- [GOAL]: All of the data needs to be repeated exactly.

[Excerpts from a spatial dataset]

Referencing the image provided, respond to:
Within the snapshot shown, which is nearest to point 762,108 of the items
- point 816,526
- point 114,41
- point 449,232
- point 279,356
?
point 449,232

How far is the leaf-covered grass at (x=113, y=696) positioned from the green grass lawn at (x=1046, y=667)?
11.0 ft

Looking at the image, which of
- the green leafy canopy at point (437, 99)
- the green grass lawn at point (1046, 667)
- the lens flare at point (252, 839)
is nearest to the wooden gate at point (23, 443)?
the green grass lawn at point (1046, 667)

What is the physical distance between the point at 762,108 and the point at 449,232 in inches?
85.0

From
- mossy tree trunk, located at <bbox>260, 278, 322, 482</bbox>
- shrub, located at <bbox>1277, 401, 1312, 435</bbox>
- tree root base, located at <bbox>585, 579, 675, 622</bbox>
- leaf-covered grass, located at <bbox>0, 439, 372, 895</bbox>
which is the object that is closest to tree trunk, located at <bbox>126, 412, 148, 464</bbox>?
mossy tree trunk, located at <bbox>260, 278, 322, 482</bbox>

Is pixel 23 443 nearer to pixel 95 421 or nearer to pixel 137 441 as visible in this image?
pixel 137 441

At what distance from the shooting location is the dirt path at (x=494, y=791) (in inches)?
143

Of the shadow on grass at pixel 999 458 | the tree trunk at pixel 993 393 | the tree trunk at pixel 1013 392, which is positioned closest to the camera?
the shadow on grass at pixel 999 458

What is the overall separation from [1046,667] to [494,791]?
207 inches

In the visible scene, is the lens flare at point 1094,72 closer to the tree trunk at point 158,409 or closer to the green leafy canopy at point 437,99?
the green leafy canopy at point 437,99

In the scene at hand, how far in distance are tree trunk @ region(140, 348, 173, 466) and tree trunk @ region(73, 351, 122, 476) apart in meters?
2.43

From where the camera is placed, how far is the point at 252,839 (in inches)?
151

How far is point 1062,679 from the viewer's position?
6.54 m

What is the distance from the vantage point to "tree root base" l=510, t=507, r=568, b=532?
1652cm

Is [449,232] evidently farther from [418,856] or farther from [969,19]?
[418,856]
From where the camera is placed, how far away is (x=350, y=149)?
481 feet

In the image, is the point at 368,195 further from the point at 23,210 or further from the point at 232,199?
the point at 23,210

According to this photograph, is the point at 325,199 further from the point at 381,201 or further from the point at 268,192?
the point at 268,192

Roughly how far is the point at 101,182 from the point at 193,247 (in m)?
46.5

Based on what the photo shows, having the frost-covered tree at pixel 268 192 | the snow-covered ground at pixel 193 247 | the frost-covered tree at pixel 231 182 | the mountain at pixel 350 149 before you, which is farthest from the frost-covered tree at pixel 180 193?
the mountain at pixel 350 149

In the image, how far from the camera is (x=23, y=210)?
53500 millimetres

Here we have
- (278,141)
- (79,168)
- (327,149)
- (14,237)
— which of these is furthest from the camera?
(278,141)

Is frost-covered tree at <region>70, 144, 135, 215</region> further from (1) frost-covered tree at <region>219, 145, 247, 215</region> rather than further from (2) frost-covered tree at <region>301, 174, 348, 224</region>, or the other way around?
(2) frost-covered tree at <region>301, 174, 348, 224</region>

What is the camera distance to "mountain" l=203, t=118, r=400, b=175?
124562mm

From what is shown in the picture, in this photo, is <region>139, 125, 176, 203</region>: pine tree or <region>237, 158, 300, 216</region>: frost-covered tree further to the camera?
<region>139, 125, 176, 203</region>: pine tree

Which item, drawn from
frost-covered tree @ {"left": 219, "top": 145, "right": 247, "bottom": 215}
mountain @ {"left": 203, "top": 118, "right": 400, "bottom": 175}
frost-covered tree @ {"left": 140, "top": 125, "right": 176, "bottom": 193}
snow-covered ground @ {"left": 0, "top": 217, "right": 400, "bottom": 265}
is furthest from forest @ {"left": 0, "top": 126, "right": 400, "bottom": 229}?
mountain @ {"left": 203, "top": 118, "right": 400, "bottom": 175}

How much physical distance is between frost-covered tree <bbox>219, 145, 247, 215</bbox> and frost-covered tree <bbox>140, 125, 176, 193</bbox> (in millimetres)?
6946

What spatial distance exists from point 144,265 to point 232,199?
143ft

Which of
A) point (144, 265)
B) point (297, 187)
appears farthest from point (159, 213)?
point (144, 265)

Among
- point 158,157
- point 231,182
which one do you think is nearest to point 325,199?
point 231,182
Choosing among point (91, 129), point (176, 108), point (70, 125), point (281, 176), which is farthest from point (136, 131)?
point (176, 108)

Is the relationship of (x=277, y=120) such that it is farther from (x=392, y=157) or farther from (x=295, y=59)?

- [ANSWER TO THE TASK]:
Referencing the image provided, respond to:
Within the snapshot shown, which is nearest to point 762,108 of the items
- point 816,526
- point 114,41
- point 449,232
- point 279,356
?
point 449,232

How far is the leaf-covered grass at (x=113, y=696) positioned from the green grass lawn at (x=1046, y=667)?
11.0 ft

Looking at the image, which of
- the green leafy canopy at point (437, 99)
- the green grass lawn at point (1046, 667)
- the lens flare at point (252, 839)
is nearest to the wooden gate at point (23, 443)?
the green grass lawn at point (1046, 667)

What is the physical distance between the point at 762,108 and the point at 449,232 in inches?
85.0

From
- mossy tree trunk, located at <bbox>260, 278, 322, 482</bbox>
- shrub, located at <bbox>1277, 401, 1312, 435</bbox>
- tree root base, located at <bbox>585, 579, 675, 622</bbox>
- leaf-covered grass, located at <bbox>0, 439, 372, 895</bbox>
which is the object that is closest to tree trunk, located at <bbox>126, 412, 148, 464</bbox>?
mossy tree trunk, located at <bbox>260, 278, 322, 482</bbox>

Is pixel 23 443 nearer to pixel 95 421 or nearer to pixel 137 441 as visible in this image?
pixel 137 441

At what distance from the shooting location is the dirt path at (x=494, y=791) (in inches)?
143

Of the shadow on grass at pixel 999 458 | the tree trunk at pixel 993 393 | the tree trunk at pixel 1013 392, which is positioned closest to the camera?
the shadow on grass at pixel 999 458

What is the overall separation from [1046,667] to [494,791]?
207 inches

In the visible scene, is the lens flare at point 1094,72 closer to the tree trunk at point 158,409 or closer to the green leafy canopy at point 437,99?
the green leafy canopy at point 437,99

In the scene at hand, how far in distance are tree trunk @ region(140, 348, 173, 466) and tree trunk @ region(73, 351, 122, 476) apart in meters?
2.43

From where the camera is placed, how far is the point at 252,839 (in inches)?
151

How far is point 1062,679 from the viewer's position?
6.54 m

What is the distance from the vantage point to "tree root base" l=510, t=507, r=568, b=532?
1652cm

Is [449,232] evidently farther from [418,856] or farther from [969,19]?
[418,856]
From where the camera is placed, how far away is (x=350, y=149)?
481 feet

In the image, is the point at 368,195 further from the point at 23,210 or further from the point at 232,199?
the point at 23,210

According to this photograph, is the point at 325,199 further from the point at 381,201 or further from the point at 268,192?
the point at 268,192

Roughly how far is the point at 101,182 from the point at 193,247 (in m)?
46.5

Based on what the photo shows, having the frost-covered tree at pixel 268 192 | the snow-covered ground at pixel 193 247 | the frost-covered tree at pixel 231 182 | the mountain at pixel 350 149 before you, which is farthest from the frost-covered tree at pixel 180 193?
the mountain at pixel 350 149

In the image, how far from the camera is (x=23, y=210)?
53500 millimetres

Here we have
- (278,141)
- (79,168)
- (327,149)
- (14,237)
— which of these is furthest from the camera?
(278,141)

Is frost-covered tree at <region>70, 144, 135, 215</region> further from (1) frost-covered tree at <region>219, 145, 247, 215</region> rather than further from (2) frost-covered tree at <region>301, 174, 348, 224</region>, or the other way around?
(2) frost-covered tree at <region>301, 174, 348, 224</region>

What is the camera distance to "mountain" l=203, t=118, r=400, b=175?
124562mm

From what is shown in the picture, in this photo, is <region>139, 125, 176, 203</region>: pine tree or <region>237, 158, 300, 216</region>: frost-covered tree further to the camera?
<region>139, 125, 176, 203</region>: pine tree

Which item, drawn from
frost-covered tree @ {"left": 219, "top": 145, "right": 247, "bottom": 215}
mountain @ {"left": 203, "top": 118, "right": 400, "bottom": 175}
frost-covered tree @ {"left": 140, "top": 125, "right": 176, "bottom": 193}
snow-covered ground @ {"left": 0, "top": 217, "right": 400, "bottom": 265}
is furthest from forest @ {"left": 0, "top": 126, "right": 400, "bottom": 229}?
mountain @ {"left": 203, "top": 118, "right": 400, "bottom": 175}

How much physical distance is between frost-covered tree <bbox>219, 145, 247, 215</bbox> and frost-covered tree <bbox>140, 125, 176, 193</bbox> (in millimetres)?
6946

What spatial distance exists from point 144,265 to point 232,199?
143ft

Which of
A) point (144, 265)
B) point (297, 187)
appears farthest from point (159, 213)?
point (144, 265)

Among
- point 158,157
- point 231,182
which one do you think is nearest to point 325,199?
point 231,182
Choosing among point (91, 129), point (176, 108), point (70, 125), point (281, 176), which is farthest from point (136, 131)?
point (176, 108)

Is the relationship of (x=277, y=120) such that it is farther from (x=392, y=157) or farther from (x=295, y=59)?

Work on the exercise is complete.